(Beginning of Excerpted passage)

Inspired view of Galapagos Islands; Galapagosd Islands Lost in Time, by Tui De Roy Moore. New York: The Viking Press. $25.
Tui De Roy Moore's "Galapagos: Islands Lost in Time" is a book of stunning images by an inspired photographer who has lived among her subjects for decades. When Tui was five years old her parents left their native Belgium to settle in the Galapagos, the famous archipelago of volcanic islands 600 miles off the Pacific coast of Ecuador. She grew up in a world of ocean and lava, where the neighbors were giant tortoises, marine iguanas, and other strange species that had so intrigued the young Charles Darwin.
The parents tutored Tui and her younger brother at home in French and English and mathematics, but she turned down the chance to continue her schooling in Europe or America. Where she mastered the intricacies of lenses, filters, and exposure we are never told.
Any of the photographs in this book would be welcome in the best natural history or geographic magazines. Moore has obviously spent thousands of patient hours observing, waiting, quietly exposing many frames of film for each one reprinted here.
Often while reading the book I wished that the text and photographs had been interspersed so that when the author is describing giant tortoises grazing on strange vegetation, the reader might glance at the facing page and have the feeling of being there. Unfortunately, such an arrangement would have accentuated the great difference in quality between the pictures and the text, which seems adequate only as a 50-page gloss to the photographs. Moore's prose is a little wooden, and most of the necessary information in the text can be found in the five-page appendix on Galapagos natural history.

(End of Excerpted passage)
(Beginning of Provided material)

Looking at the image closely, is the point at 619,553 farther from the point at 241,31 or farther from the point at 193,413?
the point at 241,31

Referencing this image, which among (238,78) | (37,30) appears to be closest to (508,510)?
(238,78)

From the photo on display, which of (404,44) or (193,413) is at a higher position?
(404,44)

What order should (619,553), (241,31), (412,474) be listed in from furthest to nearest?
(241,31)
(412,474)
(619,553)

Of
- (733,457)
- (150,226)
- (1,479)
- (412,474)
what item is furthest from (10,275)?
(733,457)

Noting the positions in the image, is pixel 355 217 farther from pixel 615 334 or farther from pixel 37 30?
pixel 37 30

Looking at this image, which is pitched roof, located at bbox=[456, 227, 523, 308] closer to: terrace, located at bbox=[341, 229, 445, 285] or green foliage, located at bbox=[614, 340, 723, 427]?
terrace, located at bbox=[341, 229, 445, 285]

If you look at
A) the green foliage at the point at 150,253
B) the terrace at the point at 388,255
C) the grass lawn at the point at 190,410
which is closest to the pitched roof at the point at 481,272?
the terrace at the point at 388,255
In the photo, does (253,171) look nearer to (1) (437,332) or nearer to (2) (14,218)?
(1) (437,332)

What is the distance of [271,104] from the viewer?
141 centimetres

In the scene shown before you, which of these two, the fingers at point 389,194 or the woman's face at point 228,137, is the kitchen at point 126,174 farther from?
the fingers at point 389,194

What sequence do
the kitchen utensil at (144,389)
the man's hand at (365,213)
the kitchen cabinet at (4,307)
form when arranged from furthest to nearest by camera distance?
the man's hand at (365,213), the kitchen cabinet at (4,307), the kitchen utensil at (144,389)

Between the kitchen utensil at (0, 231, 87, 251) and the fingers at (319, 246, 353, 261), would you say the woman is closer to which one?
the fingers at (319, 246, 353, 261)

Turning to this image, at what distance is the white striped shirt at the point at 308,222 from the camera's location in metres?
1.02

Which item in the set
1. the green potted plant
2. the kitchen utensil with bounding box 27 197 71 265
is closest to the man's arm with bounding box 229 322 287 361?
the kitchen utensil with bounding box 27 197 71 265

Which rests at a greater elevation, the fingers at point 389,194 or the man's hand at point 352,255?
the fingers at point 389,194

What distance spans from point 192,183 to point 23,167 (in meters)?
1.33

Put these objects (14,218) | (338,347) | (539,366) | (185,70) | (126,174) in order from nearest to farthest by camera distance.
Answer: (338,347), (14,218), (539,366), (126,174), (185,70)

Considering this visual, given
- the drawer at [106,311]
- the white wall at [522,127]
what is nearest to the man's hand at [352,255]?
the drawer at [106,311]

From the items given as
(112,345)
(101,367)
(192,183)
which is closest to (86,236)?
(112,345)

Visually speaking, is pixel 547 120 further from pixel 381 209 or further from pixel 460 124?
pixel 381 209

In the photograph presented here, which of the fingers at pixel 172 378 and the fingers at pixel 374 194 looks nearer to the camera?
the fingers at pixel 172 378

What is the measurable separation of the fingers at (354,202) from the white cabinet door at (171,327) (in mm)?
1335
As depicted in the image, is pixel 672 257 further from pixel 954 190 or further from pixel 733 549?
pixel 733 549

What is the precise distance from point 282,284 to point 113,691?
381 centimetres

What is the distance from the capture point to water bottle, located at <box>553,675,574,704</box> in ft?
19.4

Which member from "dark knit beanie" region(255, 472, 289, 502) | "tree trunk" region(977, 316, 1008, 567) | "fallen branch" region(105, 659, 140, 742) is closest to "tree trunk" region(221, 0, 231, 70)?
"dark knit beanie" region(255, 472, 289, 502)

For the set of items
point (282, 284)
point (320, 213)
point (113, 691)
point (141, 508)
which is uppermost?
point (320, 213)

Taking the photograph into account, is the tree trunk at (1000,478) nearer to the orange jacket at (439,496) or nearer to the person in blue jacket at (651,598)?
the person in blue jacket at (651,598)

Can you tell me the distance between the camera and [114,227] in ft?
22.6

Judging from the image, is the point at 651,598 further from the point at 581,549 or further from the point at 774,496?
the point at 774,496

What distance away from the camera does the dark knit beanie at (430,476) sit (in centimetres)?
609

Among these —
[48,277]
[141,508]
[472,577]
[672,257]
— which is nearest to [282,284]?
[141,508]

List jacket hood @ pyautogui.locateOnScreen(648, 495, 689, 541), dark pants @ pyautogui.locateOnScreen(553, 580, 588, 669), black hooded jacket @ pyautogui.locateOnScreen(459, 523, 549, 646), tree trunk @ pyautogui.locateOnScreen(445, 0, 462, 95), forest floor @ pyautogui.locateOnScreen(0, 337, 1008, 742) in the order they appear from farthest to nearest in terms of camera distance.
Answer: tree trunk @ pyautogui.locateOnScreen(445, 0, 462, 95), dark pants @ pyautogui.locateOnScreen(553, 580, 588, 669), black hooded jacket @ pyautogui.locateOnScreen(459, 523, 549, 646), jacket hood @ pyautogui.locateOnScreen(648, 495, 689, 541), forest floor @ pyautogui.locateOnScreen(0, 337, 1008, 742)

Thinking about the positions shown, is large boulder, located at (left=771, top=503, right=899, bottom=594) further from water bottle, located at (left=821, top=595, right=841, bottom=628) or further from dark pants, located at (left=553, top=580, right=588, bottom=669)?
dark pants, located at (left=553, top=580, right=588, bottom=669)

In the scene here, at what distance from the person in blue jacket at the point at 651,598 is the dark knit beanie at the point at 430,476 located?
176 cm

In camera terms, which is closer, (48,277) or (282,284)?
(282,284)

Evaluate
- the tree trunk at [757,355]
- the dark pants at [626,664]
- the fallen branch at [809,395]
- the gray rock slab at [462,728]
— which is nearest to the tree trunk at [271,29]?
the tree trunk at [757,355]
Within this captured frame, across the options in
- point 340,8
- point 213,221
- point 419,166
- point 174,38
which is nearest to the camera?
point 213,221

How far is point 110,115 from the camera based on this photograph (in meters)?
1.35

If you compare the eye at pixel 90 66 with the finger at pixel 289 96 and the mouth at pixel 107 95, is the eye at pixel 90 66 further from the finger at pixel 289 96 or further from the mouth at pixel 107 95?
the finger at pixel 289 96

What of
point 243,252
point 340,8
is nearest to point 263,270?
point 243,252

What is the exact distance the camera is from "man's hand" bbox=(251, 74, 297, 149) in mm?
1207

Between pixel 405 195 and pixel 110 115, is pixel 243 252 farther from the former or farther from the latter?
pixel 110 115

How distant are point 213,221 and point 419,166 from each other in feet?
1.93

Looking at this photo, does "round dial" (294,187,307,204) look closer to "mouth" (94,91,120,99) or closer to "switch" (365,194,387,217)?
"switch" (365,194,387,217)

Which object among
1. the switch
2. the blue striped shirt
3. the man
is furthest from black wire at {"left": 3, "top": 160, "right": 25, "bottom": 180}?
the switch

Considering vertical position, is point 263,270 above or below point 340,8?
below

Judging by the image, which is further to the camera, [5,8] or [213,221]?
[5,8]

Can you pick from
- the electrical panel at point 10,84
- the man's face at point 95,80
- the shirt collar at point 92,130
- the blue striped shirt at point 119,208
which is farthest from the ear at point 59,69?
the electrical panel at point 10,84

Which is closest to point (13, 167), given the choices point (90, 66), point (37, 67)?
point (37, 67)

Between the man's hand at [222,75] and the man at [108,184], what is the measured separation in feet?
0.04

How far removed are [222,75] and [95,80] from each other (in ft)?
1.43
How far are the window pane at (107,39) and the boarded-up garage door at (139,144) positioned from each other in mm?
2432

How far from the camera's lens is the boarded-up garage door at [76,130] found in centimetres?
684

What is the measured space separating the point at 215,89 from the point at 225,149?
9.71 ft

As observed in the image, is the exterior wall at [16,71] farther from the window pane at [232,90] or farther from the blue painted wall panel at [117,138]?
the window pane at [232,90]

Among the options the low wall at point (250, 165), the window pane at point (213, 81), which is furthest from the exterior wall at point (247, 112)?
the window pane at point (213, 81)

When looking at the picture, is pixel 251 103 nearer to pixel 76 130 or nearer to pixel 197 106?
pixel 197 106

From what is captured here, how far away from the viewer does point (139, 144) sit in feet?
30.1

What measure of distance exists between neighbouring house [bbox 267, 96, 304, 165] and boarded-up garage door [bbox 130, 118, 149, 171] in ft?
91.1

(End of Provided material)

- _Things to do_
a - Sum up the Galapagos book review in two sentences.
b - In the Galapagos book review, take everything from "Tui De Roy Moore's" down to "are never told." and write it out again, switching "parents" for "family".
c - Proceed with the Galapagos book review, writing what comes after its last sentence.
The rows have no connection to the Galapagos book review.

- _List of answers_
a - The Galapagos book review praises Tui De Roy Moore's book as a collection of stunning images by a photographer who grew up in the Galapagos after her parents moved there from Belgium when she was five. It judges the photographs worthy of the best natural history magazines but finds the prose wooden and the text adequate only as a 50-page gloss, with most of its necessary information also in a five-page appendix.

b -
Tui De Roy Moore's "Galapagos: Islands Lost in Time" is a book of stunning images by an inspired photographer who has lived among her subjects for decades. When Tui was five years old her family left their native Belgium to settle in the Galapagos, the famous archipelago of volcanic islands 600 miles off the Pacific coast of Ecuador. She grew up in a world of ocean and lava, where the neighbors were giant tortoises, marine iguanas, and other strange species that had so intrigued the young Charles Darwin.
The family tutored Tui and her younger brother at home in French and English and mathematics, but she turned down the chance to continue her schooling in Europe or America. Where she mastered the intricacies of lenses, filters, and exposure we are never told.

c -
Yet these criticisms seem almost unfair. We are tempted to expect more from this author's prose only because her photographs have excited our appetites for excellence. As for the binding, interspersing text and plates would have greatly increased the price of the book.
Tui Moore's craft is charged with the ability to capture a scene that combines a naturalist's appreciation of the animals in their habitat with an artist's intuitive sense of composition within a frame. There is a scene of marine iguanas waiting on the shore rocks for the dawn which Rembrandt would have loved. In another photograph, the skeleton of a giant tortoise looks as though its bones had been arranged on the desert soil, its shell and the sky painted by Georgia O'Keeffe.
A few of her pictures, and I keep finding more, are almost too good to be confined between the covers of a book. They are gifts from an artist who seems to work consistently on that level of awareness that most of us visit only in rare moments of perception. "Galapagos: Islands Lost in Time" is a book full of wonders.